● Esercizi da svolgere
1. Rispondi a queste domande sul brano riguardante la panchina tricolore di Lanciano:
(a) In quale piazza si trova la panchina tricolore?
(b) A chi è dedicata la panchina?
(c) Secondo il comunicato stampa citato, a chi è dedicato quel luogo della Memoria?
2. Riprendi il brano sulla panchina tricolore di Lanciano e proseguilo a partire dall'ultima frase riportata.

Fratelli d’Italia di Lanciano condanna con fermezza il gesto sulla panchina in piazza Martiri delle Foibe
Fratelli d’Italia Lanciano condanna con assoluta fermezza il vile atto vandalico che ha colpito la panchina tricolore inaugurata in Piazza Martiri delle Foibe in occasione del Giorno del Ricordo, e dedicata a Carlo Alberto Agostinis, cittadino di Lanciano, appartenente a una famiglia di origine istriana.
“Quella panchina non rappresenta un simbolo di parte, né un messaggio ideologico: è un luogo della Memoria, dedicato alle vittime delle foibe e agli esuli istriani, giuliani e dalmati, italiani innocenti perseguitati, uccisi o costretti all’esilio solo per la loro identità. Deturparla significa offendere non solo la storia nazionale, ma anche la memoria di una famiglia lancianese e il dolore di migliaia di connazionali.” Si legge in un comunicato stampa.

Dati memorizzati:
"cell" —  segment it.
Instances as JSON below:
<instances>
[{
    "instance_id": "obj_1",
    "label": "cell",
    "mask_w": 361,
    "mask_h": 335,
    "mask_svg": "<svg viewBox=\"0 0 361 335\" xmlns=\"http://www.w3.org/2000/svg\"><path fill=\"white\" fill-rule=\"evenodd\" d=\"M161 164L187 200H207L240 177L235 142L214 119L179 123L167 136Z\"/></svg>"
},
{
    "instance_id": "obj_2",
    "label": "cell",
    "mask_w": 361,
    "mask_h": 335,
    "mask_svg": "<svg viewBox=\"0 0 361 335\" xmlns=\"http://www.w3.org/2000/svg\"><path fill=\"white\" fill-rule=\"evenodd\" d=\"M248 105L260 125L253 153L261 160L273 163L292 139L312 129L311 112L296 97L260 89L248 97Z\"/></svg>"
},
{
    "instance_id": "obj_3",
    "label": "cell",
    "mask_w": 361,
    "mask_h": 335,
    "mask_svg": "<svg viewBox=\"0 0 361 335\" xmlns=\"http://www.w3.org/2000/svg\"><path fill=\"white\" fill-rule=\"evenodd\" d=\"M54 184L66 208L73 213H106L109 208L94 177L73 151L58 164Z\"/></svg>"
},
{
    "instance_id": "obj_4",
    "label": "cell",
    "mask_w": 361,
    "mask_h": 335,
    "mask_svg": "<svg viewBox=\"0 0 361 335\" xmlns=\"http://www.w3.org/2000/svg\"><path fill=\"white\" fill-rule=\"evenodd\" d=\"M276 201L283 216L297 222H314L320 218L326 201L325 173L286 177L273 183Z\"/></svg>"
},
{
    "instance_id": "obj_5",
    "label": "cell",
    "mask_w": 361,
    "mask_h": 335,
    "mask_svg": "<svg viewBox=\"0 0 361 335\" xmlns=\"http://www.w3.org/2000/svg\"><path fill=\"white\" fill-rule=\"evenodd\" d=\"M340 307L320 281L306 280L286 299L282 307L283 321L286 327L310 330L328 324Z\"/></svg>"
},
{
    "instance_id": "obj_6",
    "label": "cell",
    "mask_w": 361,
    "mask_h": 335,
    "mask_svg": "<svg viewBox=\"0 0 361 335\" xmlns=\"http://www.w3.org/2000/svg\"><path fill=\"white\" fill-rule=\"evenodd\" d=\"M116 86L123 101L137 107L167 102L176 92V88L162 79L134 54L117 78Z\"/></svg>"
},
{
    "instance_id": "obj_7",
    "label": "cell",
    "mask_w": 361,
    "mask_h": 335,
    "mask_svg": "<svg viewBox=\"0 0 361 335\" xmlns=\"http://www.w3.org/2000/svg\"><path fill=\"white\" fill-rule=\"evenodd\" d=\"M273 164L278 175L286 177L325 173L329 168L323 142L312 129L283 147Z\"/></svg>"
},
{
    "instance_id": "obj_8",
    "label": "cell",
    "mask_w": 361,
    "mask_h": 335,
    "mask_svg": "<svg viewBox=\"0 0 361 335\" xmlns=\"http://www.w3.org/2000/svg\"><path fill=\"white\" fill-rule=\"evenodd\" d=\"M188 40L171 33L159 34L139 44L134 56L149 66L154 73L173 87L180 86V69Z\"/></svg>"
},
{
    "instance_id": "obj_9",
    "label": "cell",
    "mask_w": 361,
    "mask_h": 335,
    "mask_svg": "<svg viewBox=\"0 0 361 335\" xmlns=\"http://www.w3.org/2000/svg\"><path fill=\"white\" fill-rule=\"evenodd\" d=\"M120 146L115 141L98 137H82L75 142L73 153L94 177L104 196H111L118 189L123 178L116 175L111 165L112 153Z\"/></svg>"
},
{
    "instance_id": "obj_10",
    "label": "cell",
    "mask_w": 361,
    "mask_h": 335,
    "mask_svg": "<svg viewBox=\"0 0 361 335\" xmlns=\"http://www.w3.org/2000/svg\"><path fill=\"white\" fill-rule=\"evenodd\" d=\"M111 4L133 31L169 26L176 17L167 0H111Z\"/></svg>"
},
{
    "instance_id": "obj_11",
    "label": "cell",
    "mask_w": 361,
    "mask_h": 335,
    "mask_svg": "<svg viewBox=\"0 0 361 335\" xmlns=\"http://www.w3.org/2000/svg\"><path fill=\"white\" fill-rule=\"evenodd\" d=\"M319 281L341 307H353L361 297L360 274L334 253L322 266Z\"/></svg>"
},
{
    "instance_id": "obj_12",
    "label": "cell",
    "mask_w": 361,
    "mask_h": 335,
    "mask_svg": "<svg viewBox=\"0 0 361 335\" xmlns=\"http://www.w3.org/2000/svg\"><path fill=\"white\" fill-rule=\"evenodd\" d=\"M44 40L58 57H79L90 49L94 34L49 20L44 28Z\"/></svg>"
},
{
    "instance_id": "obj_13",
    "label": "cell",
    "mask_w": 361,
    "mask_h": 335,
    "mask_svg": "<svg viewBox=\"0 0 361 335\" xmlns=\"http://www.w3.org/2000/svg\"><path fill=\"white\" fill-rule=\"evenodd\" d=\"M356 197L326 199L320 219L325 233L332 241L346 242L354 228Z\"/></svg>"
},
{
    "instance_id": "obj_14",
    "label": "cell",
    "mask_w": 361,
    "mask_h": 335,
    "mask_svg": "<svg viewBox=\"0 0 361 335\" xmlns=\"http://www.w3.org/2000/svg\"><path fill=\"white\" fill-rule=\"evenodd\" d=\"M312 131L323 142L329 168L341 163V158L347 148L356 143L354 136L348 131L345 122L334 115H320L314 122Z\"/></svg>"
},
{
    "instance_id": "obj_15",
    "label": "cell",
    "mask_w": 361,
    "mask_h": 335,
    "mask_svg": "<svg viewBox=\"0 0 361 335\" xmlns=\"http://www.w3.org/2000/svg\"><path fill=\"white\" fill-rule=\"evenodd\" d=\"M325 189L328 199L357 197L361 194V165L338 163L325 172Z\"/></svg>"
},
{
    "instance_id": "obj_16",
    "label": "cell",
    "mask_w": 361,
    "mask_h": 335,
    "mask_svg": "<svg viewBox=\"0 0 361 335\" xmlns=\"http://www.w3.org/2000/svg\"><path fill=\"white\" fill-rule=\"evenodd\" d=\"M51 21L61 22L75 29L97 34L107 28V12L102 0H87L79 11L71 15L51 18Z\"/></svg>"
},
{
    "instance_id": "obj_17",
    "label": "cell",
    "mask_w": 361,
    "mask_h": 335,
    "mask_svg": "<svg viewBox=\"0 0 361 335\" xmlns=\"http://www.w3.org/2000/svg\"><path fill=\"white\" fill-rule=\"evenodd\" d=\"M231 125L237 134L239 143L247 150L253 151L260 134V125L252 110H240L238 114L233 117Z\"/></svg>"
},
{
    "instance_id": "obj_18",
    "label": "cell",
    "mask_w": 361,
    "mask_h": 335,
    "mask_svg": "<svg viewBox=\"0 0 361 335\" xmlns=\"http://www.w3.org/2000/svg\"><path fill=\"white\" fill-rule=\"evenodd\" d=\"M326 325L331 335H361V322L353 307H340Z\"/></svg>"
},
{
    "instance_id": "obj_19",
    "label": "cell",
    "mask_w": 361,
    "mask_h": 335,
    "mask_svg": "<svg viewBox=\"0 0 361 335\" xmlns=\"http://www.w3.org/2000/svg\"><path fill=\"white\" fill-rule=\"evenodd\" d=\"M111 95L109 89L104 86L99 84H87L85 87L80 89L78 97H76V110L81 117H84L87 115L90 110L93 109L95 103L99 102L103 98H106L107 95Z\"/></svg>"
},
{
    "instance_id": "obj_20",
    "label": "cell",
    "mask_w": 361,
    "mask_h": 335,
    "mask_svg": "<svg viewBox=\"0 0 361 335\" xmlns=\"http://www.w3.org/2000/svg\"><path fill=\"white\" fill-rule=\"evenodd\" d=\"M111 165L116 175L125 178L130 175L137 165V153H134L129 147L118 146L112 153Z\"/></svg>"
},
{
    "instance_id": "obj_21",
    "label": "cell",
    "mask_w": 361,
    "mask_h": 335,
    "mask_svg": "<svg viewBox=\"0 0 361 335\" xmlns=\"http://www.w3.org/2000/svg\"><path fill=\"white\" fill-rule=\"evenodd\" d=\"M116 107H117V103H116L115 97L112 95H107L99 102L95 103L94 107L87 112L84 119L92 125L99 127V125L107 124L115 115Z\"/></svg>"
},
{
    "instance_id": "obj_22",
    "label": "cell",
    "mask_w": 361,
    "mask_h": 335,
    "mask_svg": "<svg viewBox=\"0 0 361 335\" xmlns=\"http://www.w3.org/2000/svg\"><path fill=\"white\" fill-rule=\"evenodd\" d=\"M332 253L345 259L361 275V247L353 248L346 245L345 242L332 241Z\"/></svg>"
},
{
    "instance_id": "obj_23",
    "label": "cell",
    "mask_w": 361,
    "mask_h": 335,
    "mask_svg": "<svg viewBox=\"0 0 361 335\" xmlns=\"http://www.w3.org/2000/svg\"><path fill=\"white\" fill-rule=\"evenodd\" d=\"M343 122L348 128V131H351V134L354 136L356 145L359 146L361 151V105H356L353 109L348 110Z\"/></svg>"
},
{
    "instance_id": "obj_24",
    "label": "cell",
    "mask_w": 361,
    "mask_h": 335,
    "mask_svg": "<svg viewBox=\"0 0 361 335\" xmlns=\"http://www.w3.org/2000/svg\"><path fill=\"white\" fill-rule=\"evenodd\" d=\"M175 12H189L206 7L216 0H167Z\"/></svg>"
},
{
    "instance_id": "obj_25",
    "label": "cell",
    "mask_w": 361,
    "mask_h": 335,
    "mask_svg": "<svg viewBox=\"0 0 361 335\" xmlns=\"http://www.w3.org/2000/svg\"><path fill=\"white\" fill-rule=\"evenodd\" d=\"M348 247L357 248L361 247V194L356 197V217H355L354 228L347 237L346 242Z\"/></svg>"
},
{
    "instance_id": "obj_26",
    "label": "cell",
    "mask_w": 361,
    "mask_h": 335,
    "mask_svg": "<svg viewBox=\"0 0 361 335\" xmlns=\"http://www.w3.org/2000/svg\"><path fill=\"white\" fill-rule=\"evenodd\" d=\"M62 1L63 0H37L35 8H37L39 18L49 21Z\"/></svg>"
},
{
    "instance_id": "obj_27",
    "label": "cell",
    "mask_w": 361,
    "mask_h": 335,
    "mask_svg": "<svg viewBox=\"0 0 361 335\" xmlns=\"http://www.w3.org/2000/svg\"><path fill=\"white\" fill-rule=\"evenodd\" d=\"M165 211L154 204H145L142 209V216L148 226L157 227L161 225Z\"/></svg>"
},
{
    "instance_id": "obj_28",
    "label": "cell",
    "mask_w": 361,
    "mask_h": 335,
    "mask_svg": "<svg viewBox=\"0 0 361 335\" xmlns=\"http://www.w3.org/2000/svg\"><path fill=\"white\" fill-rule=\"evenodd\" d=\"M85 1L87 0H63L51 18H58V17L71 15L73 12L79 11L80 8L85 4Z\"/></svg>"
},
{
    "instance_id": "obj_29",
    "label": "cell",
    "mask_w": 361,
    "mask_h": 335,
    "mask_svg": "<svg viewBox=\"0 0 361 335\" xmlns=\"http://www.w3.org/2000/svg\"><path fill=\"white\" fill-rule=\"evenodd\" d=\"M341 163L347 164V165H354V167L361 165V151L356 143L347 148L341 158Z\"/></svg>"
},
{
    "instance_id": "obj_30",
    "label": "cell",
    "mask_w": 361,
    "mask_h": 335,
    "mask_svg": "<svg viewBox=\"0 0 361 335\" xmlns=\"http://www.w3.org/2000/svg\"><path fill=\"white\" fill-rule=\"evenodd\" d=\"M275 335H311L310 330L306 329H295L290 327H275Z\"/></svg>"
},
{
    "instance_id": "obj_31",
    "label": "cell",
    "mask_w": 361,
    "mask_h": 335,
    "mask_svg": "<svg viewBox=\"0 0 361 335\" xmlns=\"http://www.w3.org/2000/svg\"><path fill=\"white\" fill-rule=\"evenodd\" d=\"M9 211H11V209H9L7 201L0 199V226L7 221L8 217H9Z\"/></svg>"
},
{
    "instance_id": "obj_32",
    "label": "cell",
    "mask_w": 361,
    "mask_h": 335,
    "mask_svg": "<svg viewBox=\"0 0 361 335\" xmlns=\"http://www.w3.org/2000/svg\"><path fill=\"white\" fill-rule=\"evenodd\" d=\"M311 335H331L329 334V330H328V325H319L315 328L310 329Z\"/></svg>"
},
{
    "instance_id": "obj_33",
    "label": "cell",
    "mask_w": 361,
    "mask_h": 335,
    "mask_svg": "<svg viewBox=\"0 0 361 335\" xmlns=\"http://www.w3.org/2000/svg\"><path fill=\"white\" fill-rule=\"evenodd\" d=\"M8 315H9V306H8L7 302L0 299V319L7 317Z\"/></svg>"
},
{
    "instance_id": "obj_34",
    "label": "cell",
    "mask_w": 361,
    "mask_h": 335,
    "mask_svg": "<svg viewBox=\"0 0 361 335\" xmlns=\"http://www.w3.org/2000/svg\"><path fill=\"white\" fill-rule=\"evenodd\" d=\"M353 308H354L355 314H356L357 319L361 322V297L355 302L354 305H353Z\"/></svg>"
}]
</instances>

● Elenco delle risposte
1.
(a) In Piazza Martiri delle Foibe.
(b) A Carlo Alberto Agostinis, cittadino di Lanciano appartenente a una famiglia di origine istriana.
(c) Alle vittime delle foibe e agli esuli istriani, giuliani e dalmati.

2.
“La Memoria non ha colore politico. È patrimonio comune, fondamento della coscienza civile e democratica di un Paese che voglia dirsi maturo.” sottolinea Rocco Finardi segretario cittadino FdI ” Per questo siamo certi che anche le forze politiche del centrosinistra vorranno condannare, senza indugio e senza ambiguità questo gesto, in un clima di rispetto e condivisione istituzionale, che deve sempre prevalere quando si parla di tragedie storiche e di lutti collettivi. A chi ha compiuto questo gesto diciamo una cosa sola: studiare.Studiare la storia, studiare i fatti, studiare le pagine più dolorose del Novecento. Perché l’ignoranza genera odio, mentre la conoscenza costruisce rispetto. Fratelli d’Italia Lanciano continuerà a difendere la Memoria, i suoi luoghi e i suoi simboli, nella convinzione che ricordare non significhi dividere, ma rendere giustizia alla verità e rafforzare l’unità della comunità.”